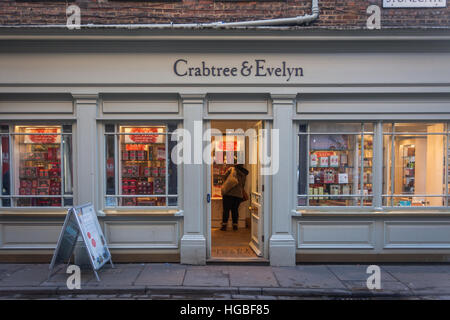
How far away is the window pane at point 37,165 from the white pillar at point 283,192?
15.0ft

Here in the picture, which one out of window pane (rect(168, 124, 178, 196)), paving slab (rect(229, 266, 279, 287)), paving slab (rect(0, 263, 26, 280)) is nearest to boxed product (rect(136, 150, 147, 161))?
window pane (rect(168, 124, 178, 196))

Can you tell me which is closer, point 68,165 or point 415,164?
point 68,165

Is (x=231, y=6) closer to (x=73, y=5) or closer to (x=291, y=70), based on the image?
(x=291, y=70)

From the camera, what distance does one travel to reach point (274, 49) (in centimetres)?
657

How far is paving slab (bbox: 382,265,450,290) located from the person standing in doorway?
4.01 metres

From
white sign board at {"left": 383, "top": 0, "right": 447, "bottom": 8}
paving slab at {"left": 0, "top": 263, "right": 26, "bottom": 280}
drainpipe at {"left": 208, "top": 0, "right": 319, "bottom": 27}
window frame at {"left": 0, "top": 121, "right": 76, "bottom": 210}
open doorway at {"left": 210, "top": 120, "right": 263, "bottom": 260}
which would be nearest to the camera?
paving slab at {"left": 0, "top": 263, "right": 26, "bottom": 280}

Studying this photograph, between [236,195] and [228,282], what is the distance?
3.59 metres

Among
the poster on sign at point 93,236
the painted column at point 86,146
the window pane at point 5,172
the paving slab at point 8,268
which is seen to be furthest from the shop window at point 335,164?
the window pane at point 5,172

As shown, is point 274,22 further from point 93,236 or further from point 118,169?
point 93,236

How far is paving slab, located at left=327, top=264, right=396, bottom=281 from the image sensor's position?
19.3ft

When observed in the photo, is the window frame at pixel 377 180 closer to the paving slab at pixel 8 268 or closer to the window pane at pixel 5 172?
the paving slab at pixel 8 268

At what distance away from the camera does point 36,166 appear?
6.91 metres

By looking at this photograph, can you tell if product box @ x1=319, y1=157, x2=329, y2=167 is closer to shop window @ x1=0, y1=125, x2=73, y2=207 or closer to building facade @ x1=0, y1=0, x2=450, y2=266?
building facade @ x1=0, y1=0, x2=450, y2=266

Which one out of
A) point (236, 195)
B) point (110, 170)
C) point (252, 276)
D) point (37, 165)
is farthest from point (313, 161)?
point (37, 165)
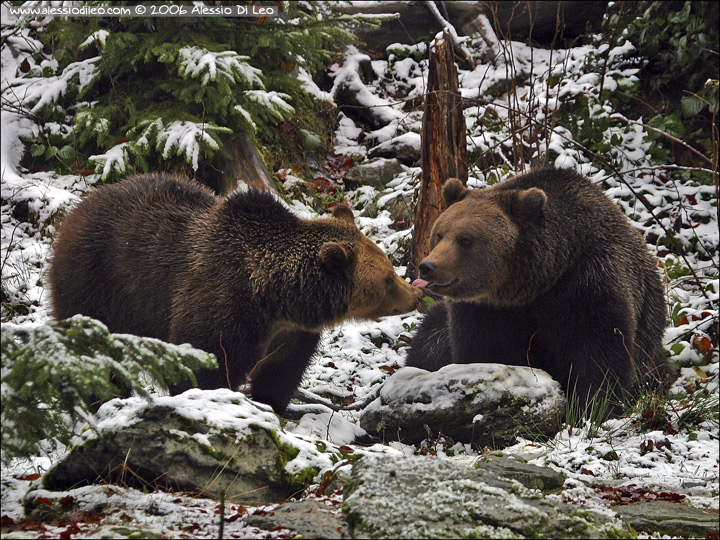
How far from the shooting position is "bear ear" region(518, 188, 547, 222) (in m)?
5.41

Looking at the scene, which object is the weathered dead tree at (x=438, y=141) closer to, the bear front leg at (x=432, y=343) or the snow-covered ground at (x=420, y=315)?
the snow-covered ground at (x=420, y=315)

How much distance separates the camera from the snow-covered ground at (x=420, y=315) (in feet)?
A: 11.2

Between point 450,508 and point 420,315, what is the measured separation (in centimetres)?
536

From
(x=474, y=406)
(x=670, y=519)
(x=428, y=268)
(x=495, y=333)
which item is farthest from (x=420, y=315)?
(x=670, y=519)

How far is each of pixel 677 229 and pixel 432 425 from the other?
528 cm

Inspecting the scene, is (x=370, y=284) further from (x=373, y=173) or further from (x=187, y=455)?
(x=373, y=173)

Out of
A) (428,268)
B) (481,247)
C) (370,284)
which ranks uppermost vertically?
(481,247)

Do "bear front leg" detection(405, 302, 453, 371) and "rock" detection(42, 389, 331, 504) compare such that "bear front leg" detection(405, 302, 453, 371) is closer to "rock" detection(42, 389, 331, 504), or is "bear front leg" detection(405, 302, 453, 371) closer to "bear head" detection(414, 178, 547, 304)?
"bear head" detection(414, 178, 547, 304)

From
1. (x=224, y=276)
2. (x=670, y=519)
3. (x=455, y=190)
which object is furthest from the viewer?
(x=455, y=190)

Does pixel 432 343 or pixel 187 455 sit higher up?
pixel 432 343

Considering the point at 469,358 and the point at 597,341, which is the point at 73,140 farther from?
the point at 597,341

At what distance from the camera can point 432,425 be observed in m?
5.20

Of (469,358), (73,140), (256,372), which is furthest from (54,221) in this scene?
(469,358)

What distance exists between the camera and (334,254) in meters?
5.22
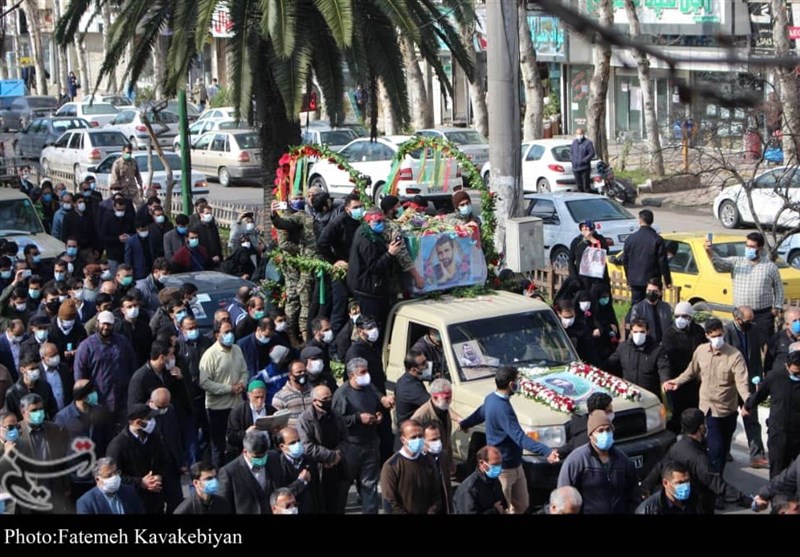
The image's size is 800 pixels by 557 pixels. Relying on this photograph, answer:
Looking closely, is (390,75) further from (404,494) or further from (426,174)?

--- SET PROBLEM ---
Reproduce the whole listing exactly, but not the images in it.

--- REPLY ---
How far away is the window pane at point 37,165 from the white pillar at point 283,192?
15.0ft

Here in the picture, which one out of window pane (rect(168, 124, 178, 196)), paving slab (rect(229, 266, 279, 287)), paving slab (rect(0, 263, 26, 280)) is nearest to boxed product (rect(136, 150, 147, 161))?
window pane (rect(168, 124, 178, 196))

Can you tell me which is closer, point 68,165 or point 415,164?
point 68,165

Is (x=231, y=6) closer to (x=73, y=5) or closer to (x=291, y=70), based on the image?
(x=291, y=70)

From the camera, what distance does one travel to reach point (274, 49) (in centimetres)?
657

How far is paving slab (bbox: 382,265,450,290) located from the person standing in doorway?
4.01 metres

From
white sign board at {"left": 383, "top": 0, "right": 447, "bottom": 8}
paving slab at {"left": 0, "top": 263, "right": 26, "bottom": 280}
drainpipe at {"left": 208, "top": 0, "right": 319, "bottom": 27}
window frame at {"left": 0, "top": 121, "right": 76, "bottom": 210}
open doorway at {"left": 210, "top": 120, "right": 263, "bottom": 260}
which would be nearest to the camera?
paving slab at {"left": 0, "top": 263, "right": 26, "bottom": 280}

Studying this photograph, between [236,195] and [228,282], what is the distance?
3.59 metres

Among
the poster on sign at point 93,236
the painted column at point 86,146
the window pane at point 5,172
the paving slab at point 8,268
which is seen to be furthest from the shop window at point 335,164?
the window pane at point 5,172

As shown, is point 274,22 further from point 93,236 or further from point 118,169?
point 93,236

How far is paving slab, located at left=327, top=264, right=396, bottom=281 from the image sensor's position?
19.3ft

When observed in the photo, is the window frame at pixel 377 180 closer to the paving slab at pixel 8 268 or closer to the window pane at pixel 5 172?
the paving slab at pixel 8 268

At what distance away from the camera does point 36,166 appear?
6.91 metres

By looking at this photograph, can you tell if product box @ x1=319, y1=157, x2=329, y2=167 is closer to shop window @ x1=0, y1=125, x2=73, y2=207 or closer to building facade @ x1=0, y1=0, x2=450, y2=266?
building facade @ x1=0, y1=0, x2=450, y2=266

Which one out of
A) point (236, 195)
B) point (110, 170)
C) point (252, 276)
D) point (37, 165)
is farthest from point (313, 161)?
point (37, 165)
How far from the shooting position is "bear ear" region(518, 188, 547, 222) (in m)?
5.41

Looking at the scene, which object is the weathered dead tree at (x=438, y=141) closer to, the bear front leg at (x=432, y=343) or the snow-covered ground at (x=420, y=315)?
the snow-covered ground at (x=420, y=315)

How much distance separates the camera from the snow-covered ground at (x=420, y=315) (in feet)?
A: 11.2

Between point 450,508 and point 420,315, what is the measured separation (in centimetres)?
536

From
(x=474, y=406)
(x=670, y=519)
(x=428, y=268)
(x=495, y=333)
which item is farthest from (x=420, y=315)?
(x=670, y=519)

How far is each of pixel 677 229 and pixel 432 425 from the other?
528 cm

Inspecting the scene, is (x=370, y=284) further from (x=373, y=173) or further from (x=187, y=455)?
(x=373, y=173)

Out of
A) (428,268)
B) (481,247)
C) (370,284)
which ranks uppermost vertically?
(481,247)

Do "bear front leg" detection(405, 302, 453, 371) and "rock" detection(42, 389, 331, 504) compare such that "bear front leg" detection(405, 302, 453, 371) is closer to "rock" detection(42, 389, 331, 504), or is "bear front leg" detection(405, 302, 453, 371) closer to "bear head" detection(414, 178, 547, 304)?
"bear head" detection(414, 178, 547, 304)

From
1. (x=224, y=276)
2. (x=670, y=519)
3. (x=455, y=190)
which object is furthest from the viewer?
(x=455, y=190)

Does pixel 432 343 or pixel 187 455 sit higher up?
pixel 432 343

Considering the point at 469,358 and the point at 597,341, which is the point at 73,140 farther from?
the point at 597,341

At what distance from the camera can point 432,425 be observed in m?
5.20

Of (469,358), (73,140), (256,372), which is furthest from (54,221) in this scene?
(469,358)

What distance exists between the camera and (334,254) in meters?
5.22
The image's size is 800 pixels by 557 pixels. Relying on this photograph, answer:
Looking closely, is (390,75) further from (404,494) or further from (426,174)?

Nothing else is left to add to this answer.